_SOURCE PASSAGE_
Markel Ventures: A Deepish Sort of Dive

Markel Ventures is a big part of the future of Markel. What's a long-time owner to think?

Author's Avatar
May 30, 2018
Article's Main Image

As a bona fide scaredy-cat of acquisitions, it's comical that some of my favorite companies are serial acquirers. The longer you've studied Buffett and Munger, the more you're reminded that investment bankers pitching deals is usually bad for business. Avoid the temptation and stick to your knitting. The more deals you do, the more likely you'll overpay or have an integration issue or forget one key variable. If you're really lucky, you get to have your own personal Dexter shoes incident.

So when a company's strategy is predicated on acquiring new companies, I run, sometimes screaming. This is, you see, what scaredy-cats do. There is one exception and this one exception has led to over 30% of my portfolio. This exception is when I really trust management. Because when you know what you're doing, buying companies can create a lot of wealth. See John Malone, Henry Singleton, Warren Buffett (Trades, Portfolio), Bob Iger.

_WHAT THIS EXERCISE ASKS_
(A) In the Markel Ventures article, take everything from "Markel Ventures: A" down to "Dexter shoes incident." and swap "acquisitions" for "mergers".
(B) Do these statements agree with the Markel Ventures article? (i) The article is dated May 30, 2018. (ii) The writer says the one exception has led to over half of the writer's portfolio. (iii) The writer's exception is when the writer really trusts management.

_GIVEN INFORMATION_
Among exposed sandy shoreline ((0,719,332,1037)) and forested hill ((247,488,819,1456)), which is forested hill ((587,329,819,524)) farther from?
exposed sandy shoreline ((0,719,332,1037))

_RESULTS OF THE TASKS_
(A)
Markel Ventures: A Deepish Sort of Dive

Markel Ventures is a big part of the future of Markel. What's a long-time owner to think?

Author's Avatar
May 30, 2018
Article's Main Image

As a bona fide scaredy-cat of mergers, it's comical that some of my favorite companies are serial acquirers. The longer you've studied Buffett and Munger, the more you're reminded that investment bankers pitching deals is usually bad for business. Avoid the temptation and stick to your knitting. The more deals you do, the more likely you'll overpay or have an integration issue or forget one key variable. If you're really lucky, you get to have your own personal Dexter shoes incident.

(B)
(i) Yes: "May 30, 2018"
(ii) No: "this one exception has led to over 30% of my portfolio"
(iii) Yes: "This exception is when I really trust management."